The creation of eccentric entrepreneur and aviator Howard Hughes, the aircraft was built entirely from wood due to wartime restrictions on metal usage. It only ever flew once, in 1947 when it was airborne for just over a kilometre with Hughes at the controls. Its wingspan of 97.75 metres is 17 metres greater than that of an Airbus A380.

Where to see it

Evergreen Aviation and Space Museum

McMinnville, Oregon, US

Wright Flyer

The Wright Brothers plane at the National Air and Space Museum, Smithsonian, Washington DC

Photo: Craig Platt

It was this flimsy looking aircraft that proved the possibility of powered flight by a heavier-than-air flying machine. The Wright Flyer, the Wright brothers' first powered aircraft, took to the skies on the beach at Kitty Hawk, North Carolina, on December 17, 1903, travelling 36 metres during its maiden 12-second flight. The aircraft was damaged that same day when a gust of wind overturned it and never flew again. Repaired and with new fabric, this is the aircraft that spawned the aviation era.

Where to see it

National Air and Space Museum

Washington DC, US

First Boeing 747

The first 747 is on display at the Museum of Flight near Seattle.

The first 747 is on display at the Museum of Flight near Seattle. Photo: Shutterstock

RA001, the Boeing 747 on display at the Museum of Flight in Seattle, was the first 747 to fly, in February 1969. It was a revolutionary aircraft, twice the size of its nearest competitor and so advanced it would take almost 40 years before another big double-decker four-engine challenger arrived. The 747 was designed as a stopgap, expected to last as a passenger aircraft only until supersonic aircraft dominated world travel, but the jumbo outlived them all. Although airlines are now retiring their 747s, during their working life Boeings jumbos have carried over 3.5 billion people, more than half the world's population.

Where to see it

Seattle Museum of Flight

Washington, US

Qantas Boeing 747-238B

Longreach Qantas Founders Outback Museum.
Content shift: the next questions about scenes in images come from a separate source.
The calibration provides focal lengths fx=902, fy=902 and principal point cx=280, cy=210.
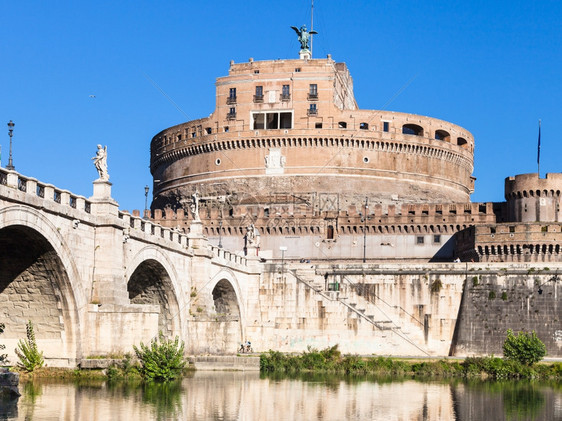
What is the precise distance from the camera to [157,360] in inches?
1236

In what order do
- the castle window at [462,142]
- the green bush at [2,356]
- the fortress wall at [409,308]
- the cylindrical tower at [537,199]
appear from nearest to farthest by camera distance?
the green bush at [2,356] → the fortress wall at [409,308] → the cylindrical tower at [537,199] → the castle window at [462,142]

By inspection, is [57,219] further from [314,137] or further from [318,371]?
[314,137]

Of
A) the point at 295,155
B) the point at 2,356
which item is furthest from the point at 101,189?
the point at 295,155

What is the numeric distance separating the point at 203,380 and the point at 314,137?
138ft

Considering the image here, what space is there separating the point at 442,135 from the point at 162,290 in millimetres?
46397

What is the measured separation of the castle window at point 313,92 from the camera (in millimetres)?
74188

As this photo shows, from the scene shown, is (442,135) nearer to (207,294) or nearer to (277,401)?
(207,294)

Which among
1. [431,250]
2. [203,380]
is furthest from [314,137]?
[203,380]

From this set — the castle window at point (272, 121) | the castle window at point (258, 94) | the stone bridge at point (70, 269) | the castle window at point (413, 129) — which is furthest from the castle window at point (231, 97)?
the stone bridge at point (70, 269)

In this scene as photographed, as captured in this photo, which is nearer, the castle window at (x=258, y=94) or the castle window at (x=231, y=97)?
the castle window at (x=258, y=94)

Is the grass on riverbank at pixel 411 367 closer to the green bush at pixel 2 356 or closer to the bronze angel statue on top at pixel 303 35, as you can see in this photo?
the green bush at pixel 2 356

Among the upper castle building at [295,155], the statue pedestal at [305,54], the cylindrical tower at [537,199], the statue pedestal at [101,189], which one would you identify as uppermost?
the statue pedestal at [305,54]

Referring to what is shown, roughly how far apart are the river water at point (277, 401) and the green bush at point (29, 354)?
112cm

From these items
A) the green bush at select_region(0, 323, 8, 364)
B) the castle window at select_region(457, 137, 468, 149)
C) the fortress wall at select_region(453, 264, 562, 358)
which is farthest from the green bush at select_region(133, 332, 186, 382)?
the castle window at select_region(457, 137, 468, 149)
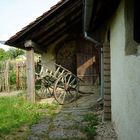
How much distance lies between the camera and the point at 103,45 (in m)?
8.42

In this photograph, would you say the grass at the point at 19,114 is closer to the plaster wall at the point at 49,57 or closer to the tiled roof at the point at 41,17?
the tiled roof at the point at 41,17

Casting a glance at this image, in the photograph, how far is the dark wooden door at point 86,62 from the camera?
15008mm

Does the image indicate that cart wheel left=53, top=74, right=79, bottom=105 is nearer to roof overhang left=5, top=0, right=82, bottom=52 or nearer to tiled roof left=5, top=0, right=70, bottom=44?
roof overhang left=5, top=0, right=82, bottom=52

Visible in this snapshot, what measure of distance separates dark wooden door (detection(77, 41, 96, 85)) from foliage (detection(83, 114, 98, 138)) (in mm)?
6577

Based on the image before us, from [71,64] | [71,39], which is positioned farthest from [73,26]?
[71,64]

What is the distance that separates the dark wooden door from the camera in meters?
15.0

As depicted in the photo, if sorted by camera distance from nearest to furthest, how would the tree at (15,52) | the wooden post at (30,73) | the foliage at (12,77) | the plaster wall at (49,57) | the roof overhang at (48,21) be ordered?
the roof overhang at (48,21), the wooden post at (30,73), the plaster wall at (49,57), the foliage at (12,77), the tree at (15,52)

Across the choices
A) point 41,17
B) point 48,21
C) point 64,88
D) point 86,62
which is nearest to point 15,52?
point 86,62

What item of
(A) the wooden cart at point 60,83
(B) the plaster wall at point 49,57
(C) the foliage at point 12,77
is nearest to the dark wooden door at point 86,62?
(B) the plaster wall at point 49,57

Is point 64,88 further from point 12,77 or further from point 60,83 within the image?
point 12,77

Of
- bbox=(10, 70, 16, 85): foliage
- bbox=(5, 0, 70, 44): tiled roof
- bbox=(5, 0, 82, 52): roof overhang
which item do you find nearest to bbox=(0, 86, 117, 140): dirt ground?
bbox=(5, 0, 82, 52): roof overhang

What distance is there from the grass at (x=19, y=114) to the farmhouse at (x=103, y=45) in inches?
78.6

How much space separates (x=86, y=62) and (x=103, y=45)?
261 inches

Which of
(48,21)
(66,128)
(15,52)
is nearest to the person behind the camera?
(66,128)
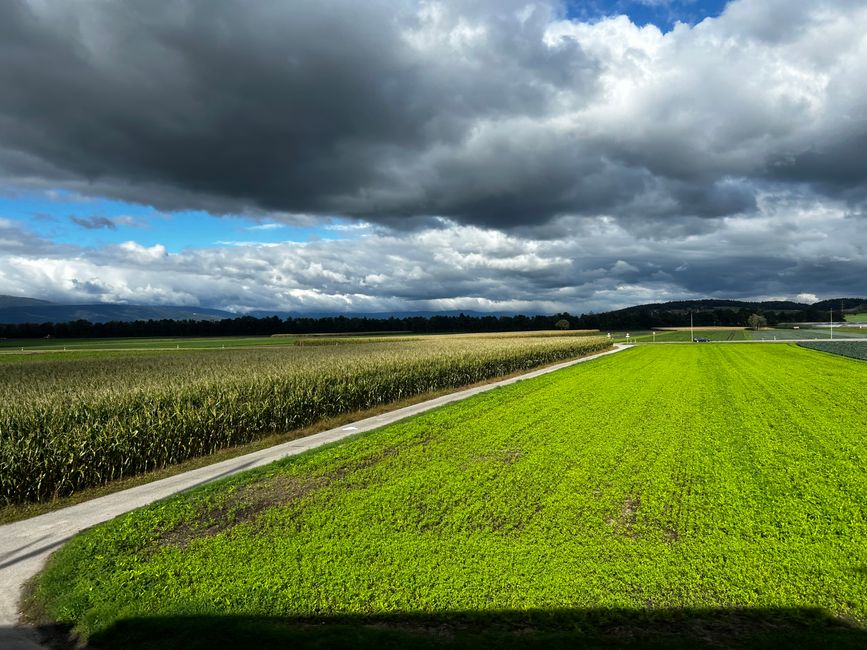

Photo: Tourism and Events Queensland

"City of Bunbury" was delivered to Qantas in December 1979 and retired from the fleet in 2000. During its working life with Qantas it is estimated the aircraft carried over 5.4 million passengers and flew the equivalent of 2000 trips around the world. This is the only surviving Boeing 747-200 with Rolls Royce engines.

Where to see it

Qantas Founders Museum

Sir Hudson Fysh Drive, Longreach, Queensland

See also: Aussie town where you can walk on the wings of a Qantas 747

Catalina Flying Boat

Members of the Australian cricket team take off from Rose Bay at 5.20am for their tour to New Zealand on 26 February 1946. SMH SPORT Picture by COL GILBERT Touring squad plane cricketers hhollins post war sporting tours 1940s Australia seaplane flying boat Catalina ryantour

Members of the Australian cricket team take off from Rose Bay at 5.20am for their tour to New Zealand on 26 February 1946. Photo: Col Gilbert

Catalina flying boats were chosen to maintain a vital air link between Australia and the UK during World War II, flying non-stop from Western Australia to Colombo in Ceylon, as Sri Lanka was known at the time. Travelling at about 200 kilometres per hour the Catalinas would take an average of 28 hours to complete the journey, but up to 32 hours nine minutes when winds were unfavourable, setting a record the longest time ever for a scheduled commercial flight that remains unbroken. The five Catalinas used for this service were scuttled at sea under the lend-lease agreement with the US Government, however Qantas subsequently acquired seven former RAAF Catalinas and used them for services throughout the South Pacific, one of which sits at the Qantas Museum.